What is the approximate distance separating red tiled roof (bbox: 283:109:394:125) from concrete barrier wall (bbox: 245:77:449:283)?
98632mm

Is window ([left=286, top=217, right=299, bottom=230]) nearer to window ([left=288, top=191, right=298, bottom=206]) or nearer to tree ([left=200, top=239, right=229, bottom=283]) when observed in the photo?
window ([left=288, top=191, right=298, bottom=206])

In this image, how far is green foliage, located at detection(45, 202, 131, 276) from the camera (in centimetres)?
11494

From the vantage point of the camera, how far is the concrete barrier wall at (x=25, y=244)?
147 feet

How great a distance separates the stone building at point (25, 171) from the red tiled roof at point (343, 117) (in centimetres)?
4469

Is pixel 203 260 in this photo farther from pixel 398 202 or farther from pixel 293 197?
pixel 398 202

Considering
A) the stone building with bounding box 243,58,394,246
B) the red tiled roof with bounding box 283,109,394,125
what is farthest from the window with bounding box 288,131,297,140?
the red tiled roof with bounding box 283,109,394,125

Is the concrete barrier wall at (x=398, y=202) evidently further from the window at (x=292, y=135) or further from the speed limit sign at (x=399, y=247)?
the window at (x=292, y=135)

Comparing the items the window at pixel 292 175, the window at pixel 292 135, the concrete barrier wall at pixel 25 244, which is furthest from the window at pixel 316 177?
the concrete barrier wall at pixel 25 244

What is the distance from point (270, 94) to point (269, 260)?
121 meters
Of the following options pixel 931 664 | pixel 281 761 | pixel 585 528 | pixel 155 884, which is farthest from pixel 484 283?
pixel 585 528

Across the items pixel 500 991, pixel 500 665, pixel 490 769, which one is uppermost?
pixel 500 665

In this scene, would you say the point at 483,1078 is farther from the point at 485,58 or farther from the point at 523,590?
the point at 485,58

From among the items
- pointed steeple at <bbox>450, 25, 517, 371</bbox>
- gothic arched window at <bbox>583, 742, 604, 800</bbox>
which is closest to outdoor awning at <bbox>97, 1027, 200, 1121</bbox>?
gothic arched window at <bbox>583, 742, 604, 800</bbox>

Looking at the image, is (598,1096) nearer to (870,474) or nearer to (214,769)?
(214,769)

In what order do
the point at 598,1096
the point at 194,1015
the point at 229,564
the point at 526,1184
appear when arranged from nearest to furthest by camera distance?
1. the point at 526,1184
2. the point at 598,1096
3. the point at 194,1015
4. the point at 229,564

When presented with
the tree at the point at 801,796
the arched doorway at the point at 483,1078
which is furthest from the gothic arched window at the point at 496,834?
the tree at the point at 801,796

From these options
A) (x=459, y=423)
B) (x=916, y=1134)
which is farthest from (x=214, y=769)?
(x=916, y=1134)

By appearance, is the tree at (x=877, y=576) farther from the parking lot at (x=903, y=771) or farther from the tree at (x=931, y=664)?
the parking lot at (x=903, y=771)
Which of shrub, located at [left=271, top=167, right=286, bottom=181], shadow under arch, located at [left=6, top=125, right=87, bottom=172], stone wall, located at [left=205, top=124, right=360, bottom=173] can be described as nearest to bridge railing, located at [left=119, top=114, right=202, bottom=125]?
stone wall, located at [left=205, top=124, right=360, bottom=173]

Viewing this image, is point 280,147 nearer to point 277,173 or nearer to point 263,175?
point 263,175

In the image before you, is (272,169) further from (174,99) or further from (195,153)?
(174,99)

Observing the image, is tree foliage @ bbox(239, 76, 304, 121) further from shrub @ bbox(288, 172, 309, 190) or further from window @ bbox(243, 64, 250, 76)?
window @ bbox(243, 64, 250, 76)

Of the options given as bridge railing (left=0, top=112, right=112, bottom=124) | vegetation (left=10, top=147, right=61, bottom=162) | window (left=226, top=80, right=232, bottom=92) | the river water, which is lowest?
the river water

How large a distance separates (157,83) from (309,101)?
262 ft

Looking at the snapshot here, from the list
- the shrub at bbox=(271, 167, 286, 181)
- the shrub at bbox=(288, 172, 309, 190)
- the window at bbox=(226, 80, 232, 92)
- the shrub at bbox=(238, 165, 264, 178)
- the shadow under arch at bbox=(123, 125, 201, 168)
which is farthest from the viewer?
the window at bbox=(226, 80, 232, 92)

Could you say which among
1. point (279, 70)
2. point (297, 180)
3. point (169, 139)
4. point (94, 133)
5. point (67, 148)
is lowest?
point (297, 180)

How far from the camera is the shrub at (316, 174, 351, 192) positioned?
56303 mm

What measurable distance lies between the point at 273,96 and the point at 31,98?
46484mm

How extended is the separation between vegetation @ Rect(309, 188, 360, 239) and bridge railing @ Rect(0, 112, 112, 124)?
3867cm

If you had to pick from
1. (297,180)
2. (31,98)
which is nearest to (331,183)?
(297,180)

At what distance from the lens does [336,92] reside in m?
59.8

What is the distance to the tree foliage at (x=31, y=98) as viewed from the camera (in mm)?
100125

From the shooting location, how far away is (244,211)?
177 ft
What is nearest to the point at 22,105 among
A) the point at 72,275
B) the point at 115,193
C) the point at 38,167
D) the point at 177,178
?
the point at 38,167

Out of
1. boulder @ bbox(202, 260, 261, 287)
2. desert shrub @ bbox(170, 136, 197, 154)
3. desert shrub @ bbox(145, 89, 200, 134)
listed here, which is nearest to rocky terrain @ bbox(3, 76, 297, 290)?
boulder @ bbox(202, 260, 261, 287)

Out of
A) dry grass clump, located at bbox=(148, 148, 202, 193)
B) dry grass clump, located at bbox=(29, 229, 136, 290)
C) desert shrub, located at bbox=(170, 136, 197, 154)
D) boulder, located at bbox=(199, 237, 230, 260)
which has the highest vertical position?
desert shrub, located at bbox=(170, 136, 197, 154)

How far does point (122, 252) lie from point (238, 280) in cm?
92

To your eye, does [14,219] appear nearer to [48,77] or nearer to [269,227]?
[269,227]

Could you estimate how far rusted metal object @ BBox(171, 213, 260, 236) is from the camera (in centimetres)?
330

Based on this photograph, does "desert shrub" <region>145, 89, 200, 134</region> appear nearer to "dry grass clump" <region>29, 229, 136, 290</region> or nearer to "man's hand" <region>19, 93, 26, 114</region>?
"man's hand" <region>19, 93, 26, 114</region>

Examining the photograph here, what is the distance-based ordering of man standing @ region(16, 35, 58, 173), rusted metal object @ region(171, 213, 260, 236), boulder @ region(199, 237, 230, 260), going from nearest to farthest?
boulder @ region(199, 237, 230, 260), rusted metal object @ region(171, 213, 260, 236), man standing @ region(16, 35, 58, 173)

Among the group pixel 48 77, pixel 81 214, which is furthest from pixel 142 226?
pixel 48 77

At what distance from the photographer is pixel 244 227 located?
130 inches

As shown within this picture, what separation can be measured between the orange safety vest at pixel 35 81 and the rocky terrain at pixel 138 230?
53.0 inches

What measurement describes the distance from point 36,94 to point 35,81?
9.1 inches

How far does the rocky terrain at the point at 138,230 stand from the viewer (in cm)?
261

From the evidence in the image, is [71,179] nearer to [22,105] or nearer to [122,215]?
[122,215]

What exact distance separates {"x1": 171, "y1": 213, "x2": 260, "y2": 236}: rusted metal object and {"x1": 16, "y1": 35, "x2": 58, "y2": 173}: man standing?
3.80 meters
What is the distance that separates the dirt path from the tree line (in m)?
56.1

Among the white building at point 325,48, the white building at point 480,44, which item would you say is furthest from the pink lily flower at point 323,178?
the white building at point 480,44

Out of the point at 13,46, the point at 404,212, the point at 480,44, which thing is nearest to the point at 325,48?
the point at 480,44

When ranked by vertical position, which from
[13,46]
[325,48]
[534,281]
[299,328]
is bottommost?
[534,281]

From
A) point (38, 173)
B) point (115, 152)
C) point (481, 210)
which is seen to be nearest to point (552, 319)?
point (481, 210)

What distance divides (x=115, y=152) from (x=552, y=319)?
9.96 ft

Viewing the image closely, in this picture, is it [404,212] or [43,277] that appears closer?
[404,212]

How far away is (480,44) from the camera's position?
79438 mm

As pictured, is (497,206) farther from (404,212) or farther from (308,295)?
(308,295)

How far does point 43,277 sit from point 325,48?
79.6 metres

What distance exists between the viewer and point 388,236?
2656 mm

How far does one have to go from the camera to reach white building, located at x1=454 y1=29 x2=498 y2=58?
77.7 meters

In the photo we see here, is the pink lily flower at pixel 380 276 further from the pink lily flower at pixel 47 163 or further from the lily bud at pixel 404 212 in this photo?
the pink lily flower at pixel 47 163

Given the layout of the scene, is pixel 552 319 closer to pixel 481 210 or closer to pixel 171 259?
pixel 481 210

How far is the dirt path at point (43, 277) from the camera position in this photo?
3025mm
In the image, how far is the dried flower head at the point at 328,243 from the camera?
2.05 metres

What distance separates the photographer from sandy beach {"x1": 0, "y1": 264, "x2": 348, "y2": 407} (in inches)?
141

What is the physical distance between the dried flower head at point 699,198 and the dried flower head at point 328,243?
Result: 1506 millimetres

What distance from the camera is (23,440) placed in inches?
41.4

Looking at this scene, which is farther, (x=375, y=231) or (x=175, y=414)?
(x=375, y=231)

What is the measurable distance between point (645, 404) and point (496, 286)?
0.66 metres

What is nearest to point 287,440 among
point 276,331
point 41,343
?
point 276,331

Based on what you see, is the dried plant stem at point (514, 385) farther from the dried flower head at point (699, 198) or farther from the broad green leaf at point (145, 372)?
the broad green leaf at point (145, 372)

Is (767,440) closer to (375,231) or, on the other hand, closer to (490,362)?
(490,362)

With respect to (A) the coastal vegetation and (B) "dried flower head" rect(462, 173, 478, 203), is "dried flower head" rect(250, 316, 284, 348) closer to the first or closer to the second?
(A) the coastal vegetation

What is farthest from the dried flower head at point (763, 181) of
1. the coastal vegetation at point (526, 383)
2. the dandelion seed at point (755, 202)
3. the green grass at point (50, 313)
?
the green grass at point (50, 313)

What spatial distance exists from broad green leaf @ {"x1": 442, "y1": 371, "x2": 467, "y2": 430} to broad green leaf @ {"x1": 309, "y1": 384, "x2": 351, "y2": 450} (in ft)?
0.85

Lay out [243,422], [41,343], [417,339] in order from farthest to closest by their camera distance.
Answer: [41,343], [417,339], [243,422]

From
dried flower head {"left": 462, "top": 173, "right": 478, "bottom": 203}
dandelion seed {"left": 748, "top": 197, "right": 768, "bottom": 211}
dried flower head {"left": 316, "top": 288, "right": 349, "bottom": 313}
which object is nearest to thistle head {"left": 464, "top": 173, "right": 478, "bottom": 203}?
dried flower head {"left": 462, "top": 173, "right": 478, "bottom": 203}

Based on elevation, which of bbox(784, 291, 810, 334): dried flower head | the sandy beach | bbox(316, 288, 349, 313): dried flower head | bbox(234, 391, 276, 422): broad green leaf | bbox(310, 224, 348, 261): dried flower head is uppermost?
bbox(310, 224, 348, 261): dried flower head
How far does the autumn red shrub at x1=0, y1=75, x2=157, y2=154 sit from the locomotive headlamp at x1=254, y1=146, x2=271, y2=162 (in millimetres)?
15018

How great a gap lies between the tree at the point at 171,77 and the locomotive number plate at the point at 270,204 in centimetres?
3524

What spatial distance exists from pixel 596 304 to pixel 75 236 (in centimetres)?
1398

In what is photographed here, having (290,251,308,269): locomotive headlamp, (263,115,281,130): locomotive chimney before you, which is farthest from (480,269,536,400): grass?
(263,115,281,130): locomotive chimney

## EXERCISE AIM
Reproduce word for word the material above, from the line with "At what distance from the photographer" up to and including the line with "53.0 inches".

## FULL RESPONSE
At what distance from the photographer is pixel 244 227 located?
130 inches

As shown within this picture, what separation can be measured between the orange safety vest at pixel 35 81 and the rocky terrain at pixel 138 230?
53.0 inches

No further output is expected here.